# Different scaling gives vastly different solutions

This problem has to do with proper scaling (again) of an LP.

It seems like CVX is extremely sensitive to different scaling. I provide example code which happens to mimic my own problem to illustrate the issue. Note that I have checked the condition number and it should be considered low already (<10).

The tall matrix C included as part of the optimization problem (Cx<=b) is full column rank.
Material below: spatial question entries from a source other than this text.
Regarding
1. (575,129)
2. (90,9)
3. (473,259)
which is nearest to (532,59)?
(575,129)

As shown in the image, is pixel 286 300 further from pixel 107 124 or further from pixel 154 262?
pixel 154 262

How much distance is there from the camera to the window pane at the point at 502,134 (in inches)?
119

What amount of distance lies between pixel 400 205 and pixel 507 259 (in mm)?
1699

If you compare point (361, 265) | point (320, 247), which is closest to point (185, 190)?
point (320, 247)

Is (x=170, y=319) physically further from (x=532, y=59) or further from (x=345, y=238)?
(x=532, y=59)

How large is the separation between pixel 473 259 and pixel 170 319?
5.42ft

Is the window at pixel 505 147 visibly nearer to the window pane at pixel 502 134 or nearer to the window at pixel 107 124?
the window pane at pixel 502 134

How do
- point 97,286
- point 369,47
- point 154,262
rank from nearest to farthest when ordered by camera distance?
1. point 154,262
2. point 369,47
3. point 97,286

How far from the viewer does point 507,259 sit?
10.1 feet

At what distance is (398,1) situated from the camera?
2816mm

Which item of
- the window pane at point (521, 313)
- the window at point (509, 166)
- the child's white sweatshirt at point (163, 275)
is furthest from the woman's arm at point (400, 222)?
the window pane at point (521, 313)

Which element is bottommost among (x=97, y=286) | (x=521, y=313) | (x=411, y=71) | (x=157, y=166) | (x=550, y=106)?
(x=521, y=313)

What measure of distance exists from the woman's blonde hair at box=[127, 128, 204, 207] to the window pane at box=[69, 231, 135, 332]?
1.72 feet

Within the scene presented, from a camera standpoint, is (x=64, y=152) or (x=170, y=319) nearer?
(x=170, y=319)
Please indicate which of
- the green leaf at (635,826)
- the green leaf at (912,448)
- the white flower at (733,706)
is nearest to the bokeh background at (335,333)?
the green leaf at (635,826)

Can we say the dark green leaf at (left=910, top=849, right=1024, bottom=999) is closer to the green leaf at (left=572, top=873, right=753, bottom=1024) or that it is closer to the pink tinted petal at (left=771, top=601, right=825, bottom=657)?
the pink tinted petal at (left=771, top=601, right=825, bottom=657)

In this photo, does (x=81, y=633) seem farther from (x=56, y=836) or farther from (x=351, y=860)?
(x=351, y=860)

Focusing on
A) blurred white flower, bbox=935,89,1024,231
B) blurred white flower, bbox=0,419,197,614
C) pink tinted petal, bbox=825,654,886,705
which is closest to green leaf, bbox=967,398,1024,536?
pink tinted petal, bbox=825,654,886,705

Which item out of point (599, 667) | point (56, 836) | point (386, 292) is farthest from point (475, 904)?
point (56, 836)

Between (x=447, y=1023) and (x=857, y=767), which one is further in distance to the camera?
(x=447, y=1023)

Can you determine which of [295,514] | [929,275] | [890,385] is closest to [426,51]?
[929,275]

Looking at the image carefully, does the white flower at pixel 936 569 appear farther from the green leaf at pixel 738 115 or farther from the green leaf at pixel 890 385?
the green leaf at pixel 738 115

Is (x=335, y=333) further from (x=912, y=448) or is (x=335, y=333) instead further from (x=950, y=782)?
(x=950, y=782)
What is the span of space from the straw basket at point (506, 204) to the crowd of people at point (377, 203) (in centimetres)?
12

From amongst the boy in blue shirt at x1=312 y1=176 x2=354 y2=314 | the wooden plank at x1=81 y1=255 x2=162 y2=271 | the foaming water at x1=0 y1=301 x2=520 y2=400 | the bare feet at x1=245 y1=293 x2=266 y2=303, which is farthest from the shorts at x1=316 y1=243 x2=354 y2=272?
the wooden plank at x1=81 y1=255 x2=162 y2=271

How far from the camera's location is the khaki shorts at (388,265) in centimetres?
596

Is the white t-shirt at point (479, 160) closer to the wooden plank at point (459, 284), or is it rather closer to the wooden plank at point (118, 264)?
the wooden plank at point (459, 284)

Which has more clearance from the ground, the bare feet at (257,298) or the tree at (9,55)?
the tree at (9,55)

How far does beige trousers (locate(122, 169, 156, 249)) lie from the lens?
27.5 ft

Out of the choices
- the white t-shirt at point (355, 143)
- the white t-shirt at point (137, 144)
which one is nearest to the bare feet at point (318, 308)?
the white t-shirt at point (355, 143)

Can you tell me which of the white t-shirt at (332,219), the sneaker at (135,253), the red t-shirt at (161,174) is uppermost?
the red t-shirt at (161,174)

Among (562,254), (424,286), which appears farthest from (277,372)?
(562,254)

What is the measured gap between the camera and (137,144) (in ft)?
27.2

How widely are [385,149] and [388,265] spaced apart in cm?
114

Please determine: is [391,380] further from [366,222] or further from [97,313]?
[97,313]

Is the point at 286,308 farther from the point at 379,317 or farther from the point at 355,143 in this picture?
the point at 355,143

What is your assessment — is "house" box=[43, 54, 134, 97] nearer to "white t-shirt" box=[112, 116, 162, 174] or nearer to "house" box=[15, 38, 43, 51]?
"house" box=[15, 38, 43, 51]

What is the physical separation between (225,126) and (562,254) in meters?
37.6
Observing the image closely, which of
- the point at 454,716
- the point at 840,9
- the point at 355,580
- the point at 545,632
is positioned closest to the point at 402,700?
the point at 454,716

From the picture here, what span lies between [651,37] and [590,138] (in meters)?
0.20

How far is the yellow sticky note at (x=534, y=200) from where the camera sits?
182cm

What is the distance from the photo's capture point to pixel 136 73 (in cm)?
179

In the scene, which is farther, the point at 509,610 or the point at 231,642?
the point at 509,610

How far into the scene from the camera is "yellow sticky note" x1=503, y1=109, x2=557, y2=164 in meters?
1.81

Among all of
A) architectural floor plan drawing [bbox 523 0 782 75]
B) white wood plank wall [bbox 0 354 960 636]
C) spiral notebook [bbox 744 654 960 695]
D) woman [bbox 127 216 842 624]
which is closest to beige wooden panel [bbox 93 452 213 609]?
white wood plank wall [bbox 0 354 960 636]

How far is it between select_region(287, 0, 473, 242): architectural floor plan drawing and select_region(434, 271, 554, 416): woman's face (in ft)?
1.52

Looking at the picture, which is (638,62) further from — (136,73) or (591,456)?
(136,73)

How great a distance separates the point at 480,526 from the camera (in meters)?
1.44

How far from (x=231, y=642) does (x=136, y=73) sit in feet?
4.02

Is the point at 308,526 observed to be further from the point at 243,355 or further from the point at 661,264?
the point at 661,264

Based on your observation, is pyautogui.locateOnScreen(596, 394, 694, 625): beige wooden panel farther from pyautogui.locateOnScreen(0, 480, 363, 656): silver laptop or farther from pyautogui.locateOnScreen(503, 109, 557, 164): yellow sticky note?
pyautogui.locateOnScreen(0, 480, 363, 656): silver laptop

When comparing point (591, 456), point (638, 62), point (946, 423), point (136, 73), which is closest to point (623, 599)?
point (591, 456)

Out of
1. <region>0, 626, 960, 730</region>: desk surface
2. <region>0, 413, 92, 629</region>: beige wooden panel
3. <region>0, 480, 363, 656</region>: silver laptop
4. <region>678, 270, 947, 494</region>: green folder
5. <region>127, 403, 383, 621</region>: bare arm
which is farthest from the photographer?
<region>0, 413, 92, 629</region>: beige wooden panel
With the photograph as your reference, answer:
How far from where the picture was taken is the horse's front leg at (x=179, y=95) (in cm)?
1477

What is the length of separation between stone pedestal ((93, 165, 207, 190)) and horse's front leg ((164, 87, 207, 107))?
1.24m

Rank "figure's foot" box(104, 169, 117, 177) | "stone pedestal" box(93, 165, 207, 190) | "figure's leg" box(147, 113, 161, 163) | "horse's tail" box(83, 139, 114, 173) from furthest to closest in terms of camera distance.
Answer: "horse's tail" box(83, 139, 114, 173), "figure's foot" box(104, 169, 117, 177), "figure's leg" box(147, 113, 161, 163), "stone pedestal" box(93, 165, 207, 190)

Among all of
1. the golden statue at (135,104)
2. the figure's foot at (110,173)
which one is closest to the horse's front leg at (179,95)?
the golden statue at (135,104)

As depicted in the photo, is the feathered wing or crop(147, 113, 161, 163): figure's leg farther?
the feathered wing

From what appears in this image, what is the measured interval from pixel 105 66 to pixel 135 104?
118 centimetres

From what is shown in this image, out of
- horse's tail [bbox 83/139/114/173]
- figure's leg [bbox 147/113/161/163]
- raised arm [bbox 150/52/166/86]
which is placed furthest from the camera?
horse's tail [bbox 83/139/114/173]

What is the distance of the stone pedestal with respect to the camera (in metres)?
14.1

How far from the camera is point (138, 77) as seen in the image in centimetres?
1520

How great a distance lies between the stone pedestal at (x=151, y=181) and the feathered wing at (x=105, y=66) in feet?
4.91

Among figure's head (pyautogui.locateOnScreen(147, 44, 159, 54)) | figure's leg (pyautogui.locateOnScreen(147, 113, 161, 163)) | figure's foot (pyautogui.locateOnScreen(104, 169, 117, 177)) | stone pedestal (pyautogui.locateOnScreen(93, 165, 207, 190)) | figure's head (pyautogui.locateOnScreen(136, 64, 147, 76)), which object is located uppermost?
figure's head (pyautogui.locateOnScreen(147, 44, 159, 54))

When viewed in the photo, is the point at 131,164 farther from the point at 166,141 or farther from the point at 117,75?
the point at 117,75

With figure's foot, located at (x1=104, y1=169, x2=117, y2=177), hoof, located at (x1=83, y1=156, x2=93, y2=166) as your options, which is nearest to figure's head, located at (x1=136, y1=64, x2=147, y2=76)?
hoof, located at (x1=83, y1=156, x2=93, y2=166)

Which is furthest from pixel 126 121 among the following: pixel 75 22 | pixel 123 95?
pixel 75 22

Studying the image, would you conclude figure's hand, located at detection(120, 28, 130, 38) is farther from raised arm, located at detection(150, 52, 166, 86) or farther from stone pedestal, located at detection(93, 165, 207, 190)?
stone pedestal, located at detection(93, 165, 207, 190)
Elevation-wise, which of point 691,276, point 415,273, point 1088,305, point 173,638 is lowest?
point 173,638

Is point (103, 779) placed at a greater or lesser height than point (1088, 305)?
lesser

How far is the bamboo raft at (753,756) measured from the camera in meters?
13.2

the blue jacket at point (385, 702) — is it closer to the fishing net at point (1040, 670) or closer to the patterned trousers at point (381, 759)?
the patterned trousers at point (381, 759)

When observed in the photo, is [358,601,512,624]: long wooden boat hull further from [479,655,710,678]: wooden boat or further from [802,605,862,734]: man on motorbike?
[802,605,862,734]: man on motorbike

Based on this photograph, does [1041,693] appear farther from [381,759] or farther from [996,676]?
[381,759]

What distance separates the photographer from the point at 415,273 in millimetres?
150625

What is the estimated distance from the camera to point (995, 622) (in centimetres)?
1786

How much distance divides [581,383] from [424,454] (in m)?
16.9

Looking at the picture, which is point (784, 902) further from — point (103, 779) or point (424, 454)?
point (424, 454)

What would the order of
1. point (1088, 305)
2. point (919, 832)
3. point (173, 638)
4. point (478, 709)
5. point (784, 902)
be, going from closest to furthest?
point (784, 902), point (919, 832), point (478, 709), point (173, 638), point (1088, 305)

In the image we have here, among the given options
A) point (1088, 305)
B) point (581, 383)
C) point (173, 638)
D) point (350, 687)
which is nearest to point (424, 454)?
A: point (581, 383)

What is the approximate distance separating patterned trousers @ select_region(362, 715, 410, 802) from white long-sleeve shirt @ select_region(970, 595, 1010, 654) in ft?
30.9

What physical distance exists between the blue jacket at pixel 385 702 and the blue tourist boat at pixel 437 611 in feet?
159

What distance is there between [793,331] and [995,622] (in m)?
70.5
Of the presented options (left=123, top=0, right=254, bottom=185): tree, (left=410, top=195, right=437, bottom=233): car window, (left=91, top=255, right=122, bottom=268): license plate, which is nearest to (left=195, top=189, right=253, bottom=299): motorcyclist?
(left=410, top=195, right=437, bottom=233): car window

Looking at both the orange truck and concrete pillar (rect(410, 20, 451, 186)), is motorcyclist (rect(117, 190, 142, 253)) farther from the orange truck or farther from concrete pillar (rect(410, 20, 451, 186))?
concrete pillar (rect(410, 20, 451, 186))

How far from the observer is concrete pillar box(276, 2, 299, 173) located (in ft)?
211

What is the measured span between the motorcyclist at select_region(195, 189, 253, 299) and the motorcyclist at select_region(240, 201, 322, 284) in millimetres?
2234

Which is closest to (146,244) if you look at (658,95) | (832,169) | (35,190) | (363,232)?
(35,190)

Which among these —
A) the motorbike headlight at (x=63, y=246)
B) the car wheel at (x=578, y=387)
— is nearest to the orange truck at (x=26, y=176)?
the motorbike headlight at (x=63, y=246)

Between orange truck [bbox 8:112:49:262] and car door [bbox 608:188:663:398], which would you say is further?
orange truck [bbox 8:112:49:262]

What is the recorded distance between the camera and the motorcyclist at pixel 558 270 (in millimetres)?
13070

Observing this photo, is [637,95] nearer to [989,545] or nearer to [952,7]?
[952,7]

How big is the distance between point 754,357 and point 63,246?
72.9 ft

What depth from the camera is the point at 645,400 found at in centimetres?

Note that it is random since I need to perform Monte Carlo simulations.

The wanted order of magnitude for the largest matrix element can be changed with a parameter (wantedPowerOf10) in the example code. Please note that the optimization variables model power, so the solution should not be negative (though it sometimes does, and I am not sure how to deal with this).

Edit:
% ---------------------------------------------------
clear all

n = 3; m = 5;

% Lower and upper bounds on opt. variables
bMax = 0.1;
b = bMaxones(m,1);
l = zeros(n,1);
u = bMax
ones(n,1);
wantedPowerOf10 = 0;

% Example 1
rng(0,‘twister’);
A = (1e-5)rand(n,m);
B = (A.’) * inv(A
(A.’));
C = abs(B).^2;

scalar1 = 10^(largestPowerOf10 - wantedPowerOf10);
Cscaled = C/scalar1;
bscaled = b/scalar1;
uscaled = u/scalar1; % The lower bound is all-zeros and need not be scaled

cvx_begin quiet
variable x(n)
maximize( sum(x) )
subject to
Cscaledx <= bscaled
l <= x <= uscaled
cvx_end
x = x
scalar1

% Example 2
rng(2,‘twister’);
A = (1e-5)rand(n,m);
B = (A.’) * inv(A
(A.’));
C = abs(B).^2;

scalar2 = 10^(largestPowerOf10 - wantedPowerOf10);
Cscaled = C/scalar2;
bscaled = b/scalar2;
uscaled = u/scalar2; % The lower bound is all-zeros and need not be scaled

cvx_begin quiet
variable x(n)
maximize( sum(x) )
subject to
Cscaledx <= bscaled
l <= x <= uscaled
cvx_end
x = x
scalar2
% ---------------------------------------------------

You can change scaling with wantedPowerOf10 (e.g. wantedPowerOf10=1,0,-1, etc.). But to prove my point, you can also change rng(0,‘twister’) to rng(1,‘twister’) in the second line and keep the same scaling factor (wantedPowerOf10=0).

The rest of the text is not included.